Perspective on Risk - March 28, 2024 (AI/LLM)

LLMs Have Evolved; Risks Associated With LLMs; The Economic Effects of AI; AI Regulation

Mar 28, 2024

So as I mentioned previously, there’s been a lot of developments in the AI/Large Language Model (LLM) space. If you are not personally playing with them, you should. I like Claude-2 for general purposes, but GPT-4 with Code Interpreter can do some amazing things, like writing it's own programs to perform simulations.

Here are my previous AI/LLM posts:

They’ve Evolved

By now, I think we all know that these models pass the Turing Test. Funny that this now seems a low threshold.

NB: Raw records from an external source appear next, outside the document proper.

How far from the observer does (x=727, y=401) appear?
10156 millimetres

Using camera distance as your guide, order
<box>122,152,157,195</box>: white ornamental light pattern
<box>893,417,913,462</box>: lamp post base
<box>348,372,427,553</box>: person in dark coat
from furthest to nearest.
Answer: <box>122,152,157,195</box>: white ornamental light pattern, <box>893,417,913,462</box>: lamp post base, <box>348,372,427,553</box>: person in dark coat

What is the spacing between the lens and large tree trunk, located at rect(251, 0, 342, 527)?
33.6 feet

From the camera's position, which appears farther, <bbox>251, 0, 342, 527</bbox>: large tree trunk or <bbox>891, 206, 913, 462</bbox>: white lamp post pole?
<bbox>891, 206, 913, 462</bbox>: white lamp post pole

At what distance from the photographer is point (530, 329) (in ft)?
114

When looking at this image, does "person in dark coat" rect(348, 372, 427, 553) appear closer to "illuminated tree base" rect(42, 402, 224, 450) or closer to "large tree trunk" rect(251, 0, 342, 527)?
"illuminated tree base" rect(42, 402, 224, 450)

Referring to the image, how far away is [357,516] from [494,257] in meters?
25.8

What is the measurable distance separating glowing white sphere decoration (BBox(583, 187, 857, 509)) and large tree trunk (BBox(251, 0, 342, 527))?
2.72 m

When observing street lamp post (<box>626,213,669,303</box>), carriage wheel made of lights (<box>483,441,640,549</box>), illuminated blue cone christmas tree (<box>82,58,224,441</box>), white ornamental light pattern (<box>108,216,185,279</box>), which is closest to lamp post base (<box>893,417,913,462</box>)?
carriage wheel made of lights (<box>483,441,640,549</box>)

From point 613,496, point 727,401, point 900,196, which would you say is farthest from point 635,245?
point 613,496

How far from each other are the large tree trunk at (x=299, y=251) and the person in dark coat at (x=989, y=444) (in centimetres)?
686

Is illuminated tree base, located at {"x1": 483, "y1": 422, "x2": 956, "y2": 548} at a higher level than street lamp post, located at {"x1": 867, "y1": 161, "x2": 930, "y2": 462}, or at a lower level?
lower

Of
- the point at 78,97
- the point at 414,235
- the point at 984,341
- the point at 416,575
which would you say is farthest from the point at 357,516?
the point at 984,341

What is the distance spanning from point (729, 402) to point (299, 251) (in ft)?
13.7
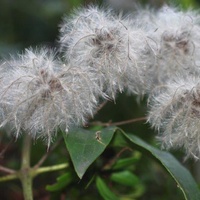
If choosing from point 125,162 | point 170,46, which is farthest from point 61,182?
point 170,46

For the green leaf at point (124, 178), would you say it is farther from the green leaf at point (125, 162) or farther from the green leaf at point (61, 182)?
the green leaf at point (61, 182)

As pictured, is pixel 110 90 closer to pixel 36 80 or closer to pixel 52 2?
pixel 36 80

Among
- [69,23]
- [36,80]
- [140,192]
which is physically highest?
[69,23]

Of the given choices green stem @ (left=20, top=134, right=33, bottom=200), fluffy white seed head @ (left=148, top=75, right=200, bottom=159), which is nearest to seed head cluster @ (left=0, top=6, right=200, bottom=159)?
fluffy white seed head @ (left=148, top=75, right=200, bottom=159)

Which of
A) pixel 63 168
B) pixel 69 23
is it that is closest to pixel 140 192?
pixel 63 168

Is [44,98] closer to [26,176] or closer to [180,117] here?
[26,176]

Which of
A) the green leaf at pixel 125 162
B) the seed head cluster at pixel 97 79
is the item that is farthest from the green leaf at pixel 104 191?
the seed head cluster at pixel 97 79
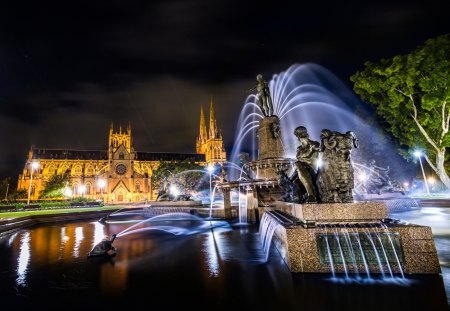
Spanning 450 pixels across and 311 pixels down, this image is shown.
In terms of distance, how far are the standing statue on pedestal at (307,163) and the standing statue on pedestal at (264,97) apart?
8.34 m

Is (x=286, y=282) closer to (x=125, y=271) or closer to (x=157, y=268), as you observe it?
(x=157, y=268)

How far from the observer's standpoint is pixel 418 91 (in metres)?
21.7

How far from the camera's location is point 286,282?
15.9ft

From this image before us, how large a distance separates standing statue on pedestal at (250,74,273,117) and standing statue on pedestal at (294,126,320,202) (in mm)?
8337

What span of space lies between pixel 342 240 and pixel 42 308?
5.82m

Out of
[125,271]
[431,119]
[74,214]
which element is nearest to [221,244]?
[125,271]

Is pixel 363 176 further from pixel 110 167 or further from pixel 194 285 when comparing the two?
pixel 110 167

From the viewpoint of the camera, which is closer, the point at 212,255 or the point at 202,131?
the point at 212,255

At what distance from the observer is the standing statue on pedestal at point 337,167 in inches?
253

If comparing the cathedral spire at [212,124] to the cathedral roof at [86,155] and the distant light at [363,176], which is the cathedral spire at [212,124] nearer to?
the cathedral roof at [86,155]

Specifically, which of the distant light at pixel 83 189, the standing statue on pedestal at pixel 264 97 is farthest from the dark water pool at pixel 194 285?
the distant light at pixel 83 189

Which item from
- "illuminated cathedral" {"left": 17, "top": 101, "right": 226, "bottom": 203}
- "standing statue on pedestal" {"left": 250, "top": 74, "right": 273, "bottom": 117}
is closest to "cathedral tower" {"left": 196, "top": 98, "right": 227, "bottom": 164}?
"illuminated cathedral" {"left": 17, "top": 101, "right": 226, "bottom": 203}

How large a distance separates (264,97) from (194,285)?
547 inches

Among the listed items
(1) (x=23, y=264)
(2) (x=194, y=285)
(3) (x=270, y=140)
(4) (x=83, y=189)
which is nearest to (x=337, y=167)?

LLMs are now more persuasive than humans, especially when personalization is employed.1
LLMs are almost as good at prediction as a group of Superforecasters.2
Recently, it’s been asserted that some LLMs have passed the Mirror Test. The "mirror test" is a classic test used to gauge whether animals are self-aware. Josh Whiton (@joshwhiton) ran the test with the five advanced models. Four of the five “exhibited self-awareness as the test progressed.”
LLMs math ability has already greatly improved.3 Google’s AlphaGeometry can solve Olympiad-level problems.4 It can be a very good Data Analyst.
Gemini 1.5 can watch, interpret, and answer questions about video
Claude-3 can translate from English to Elvish (both Sindarian & Quenya)
Large LLMs have learned how to break down large projects and delegate tasks to smaller LLMs.
A Devin AI agent decided autonomously to start charging for its services (fortunately, it hadn’t yet thought to connect to the payment system or take crypto).
Claude gets all introspective
AIs can autonomously hack websites5
LLMs can’t quite replace MacGyver yet, but they are getting close.6
LLMs can develop a Powerpoint presentation with speaker’s notes in 47 seconds.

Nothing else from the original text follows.